» **Work instructions**
**A)** Can you return, word for word, the part of the passage on militarisation that runs from "Sixteen states are" to "all militarised systems."?
**B)** Could you supply the next part of the passage on militarisation, starting right after its final sentence?
Start of Text
WILPF uses feminist analysis to argue that militarisation is a counter-productive and ill-conceived response to establishing security in the world. The more society becomes militarised, the more violence and injustice are likely to grow locally and worldwide.

Sixteen states are believed to have supplied weapons to Afghanistan from 2001 to 2020 with the US supplying 74 % of weapons, followed by Russia. Much of this equipment was left behind by the US military and is being used to inflate Taliban’s arsenal. WILPF is calling for better oversight on arms movement, for compensating affected Afghan people and for an end to all militarised systems.

Militarised masculinity

Mobilising men and boys around feminist peace has been one way of deconstructing and redefining masculinities. WILPF shares a feminist analysis on the links between militarism, masculinities, peace and security. We explore opportunities for strengthening activists’ action to build equal partnerships among women and men for gender equality.
End of Text
Start of Supplied material
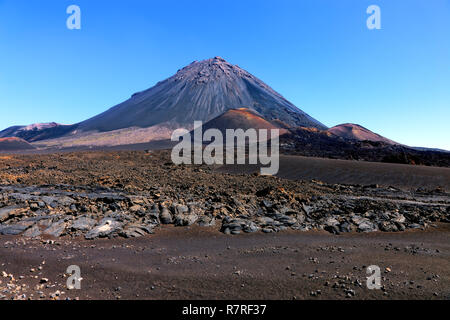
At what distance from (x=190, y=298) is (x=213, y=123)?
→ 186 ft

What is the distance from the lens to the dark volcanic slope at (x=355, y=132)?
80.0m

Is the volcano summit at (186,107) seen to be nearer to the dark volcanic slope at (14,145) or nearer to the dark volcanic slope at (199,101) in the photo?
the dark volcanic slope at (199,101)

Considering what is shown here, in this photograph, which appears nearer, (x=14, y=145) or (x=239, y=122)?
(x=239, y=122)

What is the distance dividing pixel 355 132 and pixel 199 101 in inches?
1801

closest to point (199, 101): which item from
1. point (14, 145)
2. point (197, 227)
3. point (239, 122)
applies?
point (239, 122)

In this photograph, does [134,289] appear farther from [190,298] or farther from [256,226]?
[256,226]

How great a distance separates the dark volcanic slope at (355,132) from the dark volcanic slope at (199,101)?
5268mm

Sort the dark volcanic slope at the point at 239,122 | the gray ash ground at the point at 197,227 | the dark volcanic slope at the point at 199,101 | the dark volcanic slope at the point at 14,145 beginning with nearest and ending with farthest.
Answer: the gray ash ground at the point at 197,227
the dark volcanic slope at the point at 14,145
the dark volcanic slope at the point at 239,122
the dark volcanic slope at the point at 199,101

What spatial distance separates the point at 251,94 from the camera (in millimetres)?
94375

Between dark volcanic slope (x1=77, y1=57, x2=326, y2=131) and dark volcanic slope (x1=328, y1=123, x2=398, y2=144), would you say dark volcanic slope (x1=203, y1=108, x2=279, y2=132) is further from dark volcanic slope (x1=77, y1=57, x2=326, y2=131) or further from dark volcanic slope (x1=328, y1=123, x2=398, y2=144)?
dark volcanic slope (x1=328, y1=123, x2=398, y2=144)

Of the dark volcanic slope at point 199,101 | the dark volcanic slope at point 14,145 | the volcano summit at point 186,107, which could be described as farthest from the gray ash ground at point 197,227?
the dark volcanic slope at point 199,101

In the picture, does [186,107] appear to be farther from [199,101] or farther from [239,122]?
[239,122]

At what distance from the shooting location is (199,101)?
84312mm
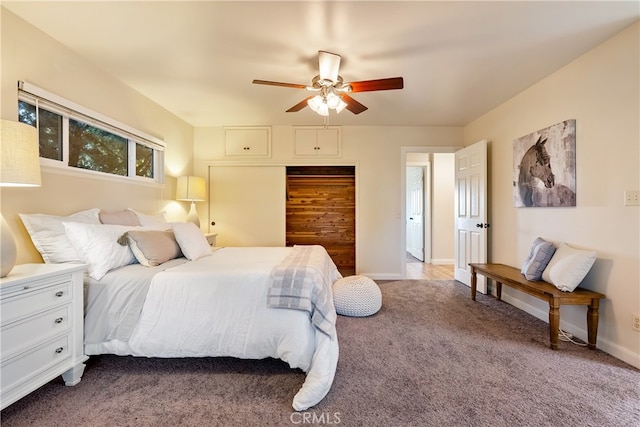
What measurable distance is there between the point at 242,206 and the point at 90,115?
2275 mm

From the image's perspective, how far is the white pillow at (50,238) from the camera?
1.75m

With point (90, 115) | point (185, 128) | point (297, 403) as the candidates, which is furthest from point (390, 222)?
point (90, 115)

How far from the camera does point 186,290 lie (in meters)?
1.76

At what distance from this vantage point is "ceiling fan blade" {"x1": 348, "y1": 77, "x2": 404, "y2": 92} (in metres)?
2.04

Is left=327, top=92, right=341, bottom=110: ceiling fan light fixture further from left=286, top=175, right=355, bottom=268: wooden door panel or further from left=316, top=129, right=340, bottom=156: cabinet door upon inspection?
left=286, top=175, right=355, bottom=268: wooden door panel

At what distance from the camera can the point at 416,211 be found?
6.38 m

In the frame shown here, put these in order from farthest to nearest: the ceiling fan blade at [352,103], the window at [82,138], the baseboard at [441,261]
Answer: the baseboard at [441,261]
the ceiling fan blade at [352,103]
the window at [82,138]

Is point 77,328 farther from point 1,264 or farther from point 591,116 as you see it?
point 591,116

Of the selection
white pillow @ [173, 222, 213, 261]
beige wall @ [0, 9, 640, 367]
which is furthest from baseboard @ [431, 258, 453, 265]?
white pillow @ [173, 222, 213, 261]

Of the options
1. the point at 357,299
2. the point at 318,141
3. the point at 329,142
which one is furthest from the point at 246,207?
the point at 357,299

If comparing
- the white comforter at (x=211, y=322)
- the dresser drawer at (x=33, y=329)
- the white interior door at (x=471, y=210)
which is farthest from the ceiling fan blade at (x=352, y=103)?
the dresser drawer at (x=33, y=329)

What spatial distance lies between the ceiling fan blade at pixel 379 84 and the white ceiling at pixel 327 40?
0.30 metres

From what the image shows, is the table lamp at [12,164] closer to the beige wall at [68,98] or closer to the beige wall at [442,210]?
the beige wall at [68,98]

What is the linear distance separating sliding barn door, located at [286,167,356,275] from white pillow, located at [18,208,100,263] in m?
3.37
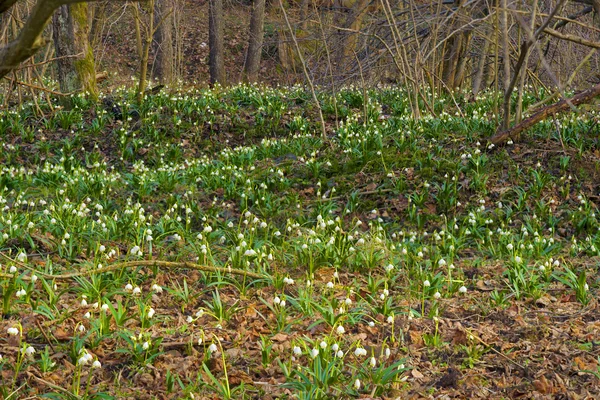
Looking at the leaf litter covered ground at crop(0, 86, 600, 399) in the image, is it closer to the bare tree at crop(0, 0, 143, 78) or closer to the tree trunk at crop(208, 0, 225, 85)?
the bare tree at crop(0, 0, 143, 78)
End of Supplied material
» **Answers by task**
**A)**
Sixteen states are believed to have supplied weapons to Afghanistan from 2001 to 2020 with the US supplying 74 % of weapons, followed by Russia. Much of this equipment was left behind by the US military and is being used to inflate Taliban’s arsenal. WILPF is calling for better oversight on arms movement, for compensating affected Afghan people and for an end to all militarised systems.

**B)**
WILPF has been working on challenging the prevailing notion of masculinity based on men’s physical and social superiority to, and dominance of, women in Afghanistan. It recognizes that these notions are not representative of all Afghan men, contrary to the publicly prevailing notion.

Feminist peace​

In WILPF’s view, any process towards establishing peace that has not been partly designed by women remains deficient. Beyond bringing perspectives that encapsulate the views of half of the society and unlike the men only designed processes, women’s true and meaningful participation allows the situation to improve.

In Afghanistan, WILPF has been demanding that women occupy the front seats at the negotiating tables. The experience of the past 20 has shown that women’s presence produces more sustainable solutions when they are empowered and enabled to play a role.